Crime fiction is not my favorite genre, I admit. But I’ve known a few Christian crime authors and spent a year working at a Lifeway Christian Store. Most evangelical publishers target such stores, which are patronized by what one indie press founder affectionately called the “little old lady brigade.” For these dear folks, it doesn’t matter if fiction is written well; ergo, all the blogs I’ve read about the need for deeper writing or better marketing won’t accomplish much if these customers aren’t buying. Many of them only want to be entertained safely.

“Yes,” some might reply, “and that’s the problem!

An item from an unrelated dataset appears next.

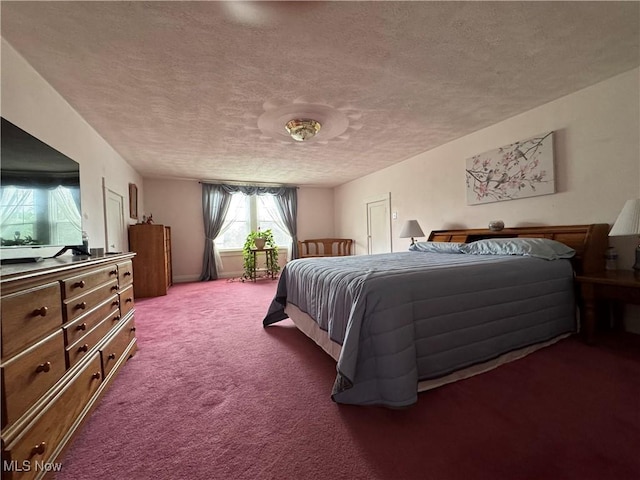 71322 Sharon Rd, Bridgeport, OH 43912 - bedroom with a textured ceiling and carpet flooring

Christian readers want subculture ‘safety.’ So let’s have more unsafe fiction, less rules against language, and more gritty content.”

But that “solution” only brings two further problems.

First, many readers think tamed-down, swear-word-free crime fiction is the “unsafe” stuff. They love reading about a severely decomposed body floating in a cabin’s Jacuzzi (an actual scene from Brandilyn Collins’s Violet Dawn). To them, that’s thrilling. It’s gritty. It’s edgy. They’re quite happy to dispense with fiction censorship — to an extent. Thus, evangelical publishers can simply insist, “You want grittier content? That’s what we’re already doing.”

But the second problem is worse: If readers insisted only on loosening content restrictions, fewer authors — let alone readers — know why. Do we want to evangelize more readers? To entertain better? To prove to non-Christians that we’re also cool and gritty? Those are at best secondary goals, and it only repeats the pragmatism behind older content restrictions.

Instead of proposing surface-level solutions, Christians must consider this question:

According to the Bible, what is the “chief end” of story?

Is it evangelism? Gritty realism? Entertainment? Or a higher goal?

Only when we’ve explored the answer can we better promote the stories we love, and even pressure publishers to go beyond Amish books and crime novels where even street-gang murderers aren’t allowed to give a darn.